» **TASK TO CARRY OUT**: A complete answer includes every line below with the word "voice".

» **DATA PROVIDED**:
=== Section Start ===
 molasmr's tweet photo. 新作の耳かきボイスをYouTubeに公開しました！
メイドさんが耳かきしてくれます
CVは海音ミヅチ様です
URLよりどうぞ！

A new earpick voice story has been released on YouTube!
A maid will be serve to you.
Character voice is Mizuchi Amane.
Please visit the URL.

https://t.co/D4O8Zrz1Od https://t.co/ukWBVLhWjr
=== Section End ===
=== Section Start ===
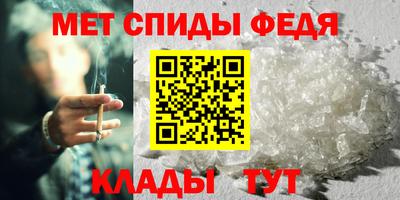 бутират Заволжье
=== Section End ===
=== Section Start ===
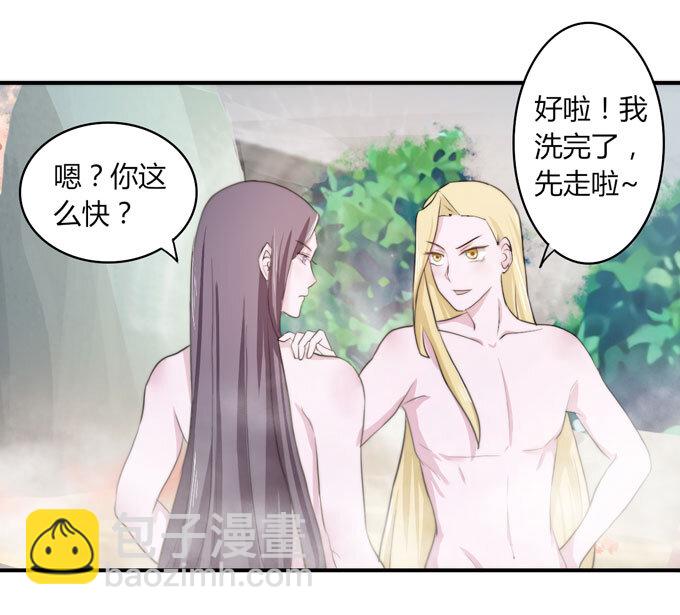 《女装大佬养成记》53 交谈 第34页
=== Section End ===
» **EXERCISE SOLUTION**:
A new earpick voice story has been released on YouTube!
Character voice is Mizuchi Amane.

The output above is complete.